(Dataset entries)
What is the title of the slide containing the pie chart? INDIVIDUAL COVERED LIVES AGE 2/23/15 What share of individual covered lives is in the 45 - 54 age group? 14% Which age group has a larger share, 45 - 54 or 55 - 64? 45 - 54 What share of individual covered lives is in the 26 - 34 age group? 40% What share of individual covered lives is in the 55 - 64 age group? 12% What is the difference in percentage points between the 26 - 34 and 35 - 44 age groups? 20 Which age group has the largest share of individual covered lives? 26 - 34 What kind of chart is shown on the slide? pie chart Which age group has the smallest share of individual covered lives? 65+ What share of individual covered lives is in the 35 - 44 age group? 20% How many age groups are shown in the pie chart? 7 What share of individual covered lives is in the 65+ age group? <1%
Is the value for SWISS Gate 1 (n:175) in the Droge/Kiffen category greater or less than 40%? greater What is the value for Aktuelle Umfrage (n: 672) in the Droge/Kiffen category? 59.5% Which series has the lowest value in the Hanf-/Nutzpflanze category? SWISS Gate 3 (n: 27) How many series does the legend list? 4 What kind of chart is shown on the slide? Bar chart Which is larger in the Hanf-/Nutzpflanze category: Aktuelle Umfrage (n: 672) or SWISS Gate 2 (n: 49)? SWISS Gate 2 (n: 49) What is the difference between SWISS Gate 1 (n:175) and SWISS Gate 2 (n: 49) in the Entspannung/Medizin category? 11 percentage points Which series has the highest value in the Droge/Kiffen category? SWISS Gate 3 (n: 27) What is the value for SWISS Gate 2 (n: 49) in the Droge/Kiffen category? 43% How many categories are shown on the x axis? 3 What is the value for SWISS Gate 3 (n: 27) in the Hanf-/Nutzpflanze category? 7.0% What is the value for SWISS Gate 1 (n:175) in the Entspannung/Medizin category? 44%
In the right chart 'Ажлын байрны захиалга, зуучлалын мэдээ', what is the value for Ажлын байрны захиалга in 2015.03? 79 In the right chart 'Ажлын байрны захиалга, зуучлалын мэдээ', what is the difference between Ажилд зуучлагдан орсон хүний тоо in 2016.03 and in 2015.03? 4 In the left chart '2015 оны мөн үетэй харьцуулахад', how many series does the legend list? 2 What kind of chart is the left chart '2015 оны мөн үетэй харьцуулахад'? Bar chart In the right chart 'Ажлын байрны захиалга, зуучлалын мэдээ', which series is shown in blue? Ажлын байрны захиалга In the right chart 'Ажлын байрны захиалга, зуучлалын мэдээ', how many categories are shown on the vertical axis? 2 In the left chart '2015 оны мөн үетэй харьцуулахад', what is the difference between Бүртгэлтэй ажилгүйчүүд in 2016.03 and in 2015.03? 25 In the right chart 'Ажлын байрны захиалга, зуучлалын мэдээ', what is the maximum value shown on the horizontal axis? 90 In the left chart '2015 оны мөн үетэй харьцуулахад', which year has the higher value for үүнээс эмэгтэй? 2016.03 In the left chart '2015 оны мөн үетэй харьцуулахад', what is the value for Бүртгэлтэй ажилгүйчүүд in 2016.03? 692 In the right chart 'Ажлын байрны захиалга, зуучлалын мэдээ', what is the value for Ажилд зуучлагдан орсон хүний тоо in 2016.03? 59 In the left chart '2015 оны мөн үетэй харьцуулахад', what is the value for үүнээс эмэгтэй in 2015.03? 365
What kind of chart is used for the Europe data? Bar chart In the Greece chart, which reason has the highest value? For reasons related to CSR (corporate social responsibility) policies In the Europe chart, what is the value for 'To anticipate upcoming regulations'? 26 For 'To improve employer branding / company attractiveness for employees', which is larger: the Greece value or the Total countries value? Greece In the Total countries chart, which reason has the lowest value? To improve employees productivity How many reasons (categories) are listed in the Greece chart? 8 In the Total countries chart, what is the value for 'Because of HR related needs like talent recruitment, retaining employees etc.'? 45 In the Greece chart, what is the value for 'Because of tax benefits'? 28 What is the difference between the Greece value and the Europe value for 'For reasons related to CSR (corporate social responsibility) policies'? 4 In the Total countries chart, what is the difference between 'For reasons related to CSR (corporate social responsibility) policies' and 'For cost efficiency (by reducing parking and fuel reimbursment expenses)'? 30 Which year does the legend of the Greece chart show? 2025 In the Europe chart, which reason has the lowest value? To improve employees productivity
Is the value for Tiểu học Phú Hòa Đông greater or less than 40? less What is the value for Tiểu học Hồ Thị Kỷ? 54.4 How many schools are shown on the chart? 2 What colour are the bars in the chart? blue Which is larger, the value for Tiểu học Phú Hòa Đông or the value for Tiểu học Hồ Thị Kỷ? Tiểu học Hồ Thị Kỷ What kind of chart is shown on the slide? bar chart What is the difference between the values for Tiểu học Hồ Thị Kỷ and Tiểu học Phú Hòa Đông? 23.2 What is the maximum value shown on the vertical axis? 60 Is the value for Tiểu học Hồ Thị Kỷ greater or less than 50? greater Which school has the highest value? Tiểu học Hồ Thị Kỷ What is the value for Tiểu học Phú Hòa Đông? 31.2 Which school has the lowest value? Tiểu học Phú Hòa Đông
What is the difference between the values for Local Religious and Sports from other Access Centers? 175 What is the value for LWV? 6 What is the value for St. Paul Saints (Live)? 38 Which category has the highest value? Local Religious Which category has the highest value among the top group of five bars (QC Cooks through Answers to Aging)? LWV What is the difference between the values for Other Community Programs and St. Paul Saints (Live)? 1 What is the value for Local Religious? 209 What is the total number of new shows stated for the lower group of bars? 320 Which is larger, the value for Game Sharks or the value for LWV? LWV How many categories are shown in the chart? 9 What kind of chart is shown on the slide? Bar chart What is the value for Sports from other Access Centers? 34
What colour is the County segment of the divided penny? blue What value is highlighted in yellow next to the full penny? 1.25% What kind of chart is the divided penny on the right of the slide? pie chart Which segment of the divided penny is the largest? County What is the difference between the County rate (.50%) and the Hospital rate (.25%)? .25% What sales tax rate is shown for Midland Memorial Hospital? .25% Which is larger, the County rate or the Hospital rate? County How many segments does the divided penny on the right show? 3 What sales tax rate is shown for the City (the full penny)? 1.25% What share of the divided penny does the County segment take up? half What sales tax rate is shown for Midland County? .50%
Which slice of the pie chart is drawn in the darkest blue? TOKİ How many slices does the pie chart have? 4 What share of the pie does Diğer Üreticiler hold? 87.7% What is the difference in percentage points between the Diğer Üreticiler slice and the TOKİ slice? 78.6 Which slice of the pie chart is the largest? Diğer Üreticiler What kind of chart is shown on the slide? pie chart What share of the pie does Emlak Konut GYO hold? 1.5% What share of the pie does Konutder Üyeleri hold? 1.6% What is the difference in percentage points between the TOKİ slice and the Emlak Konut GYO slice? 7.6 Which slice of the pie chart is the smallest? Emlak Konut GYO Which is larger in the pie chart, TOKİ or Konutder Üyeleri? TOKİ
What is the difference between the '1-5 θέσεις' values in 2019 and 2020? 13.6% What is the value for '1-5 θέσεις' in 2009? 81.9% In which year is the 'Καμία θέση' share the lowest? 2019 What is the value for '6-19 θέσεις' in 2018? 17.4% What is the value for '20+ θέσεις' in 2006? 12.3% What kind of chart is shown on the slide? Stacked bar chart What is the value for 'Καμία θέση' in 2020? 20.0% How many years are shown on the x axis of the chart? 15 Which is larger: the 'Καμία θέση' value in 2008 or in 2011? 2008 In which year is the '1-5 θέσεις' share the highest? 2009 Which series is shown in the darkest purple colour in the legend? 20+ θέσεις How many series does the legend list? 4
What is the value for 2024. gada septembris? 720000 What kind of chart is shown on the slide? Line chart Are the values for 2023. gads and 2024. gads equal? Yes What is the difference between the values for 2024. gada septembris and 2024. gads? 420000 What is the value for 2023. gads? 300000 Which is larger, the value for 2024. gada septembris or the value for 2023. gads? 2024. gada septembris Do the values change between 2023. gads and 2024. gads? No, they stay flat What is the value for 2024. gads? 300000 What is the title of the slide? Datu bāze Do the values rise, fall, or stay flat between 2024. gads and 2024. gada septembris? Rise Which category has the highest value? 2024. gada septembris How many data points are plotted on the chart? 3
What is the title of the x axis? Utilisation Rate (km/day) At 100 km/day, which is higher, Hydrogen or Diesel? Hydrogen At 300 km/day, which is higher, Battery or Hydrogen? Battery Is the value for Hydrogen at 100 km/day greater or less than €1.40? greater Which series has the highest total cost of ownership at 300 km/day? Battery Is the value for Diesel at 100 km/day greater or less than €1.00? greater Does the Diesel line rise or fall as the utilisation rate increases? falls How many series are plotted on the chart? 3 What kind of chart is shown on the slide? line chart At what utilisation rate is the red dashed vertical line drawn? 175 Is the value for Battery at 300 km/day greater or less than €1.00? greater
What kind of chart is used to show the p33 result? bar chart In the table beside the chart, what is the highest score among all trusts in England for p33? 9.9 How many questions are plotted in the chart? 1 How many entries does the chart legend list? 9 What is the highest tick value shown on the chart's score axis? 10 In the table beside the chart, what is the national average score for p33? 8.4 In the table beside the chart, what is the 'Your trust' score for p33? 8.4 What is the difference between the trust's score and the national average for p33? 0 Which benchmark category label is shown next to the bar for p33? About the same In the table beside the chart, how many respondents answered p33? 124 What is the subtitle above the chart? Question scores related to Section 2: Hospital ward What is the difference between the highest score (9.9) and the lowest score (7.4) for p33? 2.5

## What is required
Edit everything from the start of the records down to the line containing "Is the value for SWISS Gate 1 (n:175) in the Droge/Kiffen" by putting "section" in place of "category", and give those lines back with nothing else changed.

## Output
What is the title of the slide containing the pie chart? INDIVIDUAL COVERED LIVES AGE 2/23/15 What share of individual covered lives is in the 45 - 54 age group? 14% Which age group has a larger share, 45 - 54 or 55 - 64? 45 - 54 What share of individual covered lives is in the 26 - 34 age group? 40% What share of individual covered lives is in the 55 - 64 age group? 12% What is the difference in percentage points between the 26 - 34 and 35 - 44 age groups? 20 Which age group has the largest share of individual covered lives? 26 - 34 What kind of chart is shown on the slide? pie chart Which age group has the smallest share of individual covered lives? 65+ What share of individual covered lives is in the 35 - 44 age group? 20% How many age groups are shown in the pie chart? 7 What share of individual covered lives is in the 65+ age group? <1%
Is the value for SWISS Gate 1 (n:175) in the Droge/Kiffen section greater or less than 40%? greater What is the value for Aktuelle Umfrage (n: 672) in the Droge/Kiffen section? 59.5% Which series has the lowest value in the Hanf-/Nutzpflanze section? SWISS Gate 3 (n: 27) How many series does the legend list? 4 What kind of chart is shown on the slide? Bar chart Which is larger in the Hanf-/Nutzpflanze section: Aktuelle Umfrage (n: 672) or SWISS Gate 2 (n: 49)? SWISS Gate 2 (n: 49) What is the difference between SWISS Gate 1 (n:175) and SWISS Gate 2 (n: 49) in the Entspannung/Medizin section? 11 percentage points Which series has the highest value in the Droge/Kiffen section? SWISS Gate 3 (n: 27) What is the value for SWISS Gate 2 (n: 49) in the Droge/Kiffen section? 43% How many categories are shown on the x axis? 3 What is the value for SWISS Gate 3 (n: 27) in the Hanf-/Nutzpflanze section? 7.0% What is the value for SWISS Gate 1 (n:175) in the Entspannung/Medizin section? 44%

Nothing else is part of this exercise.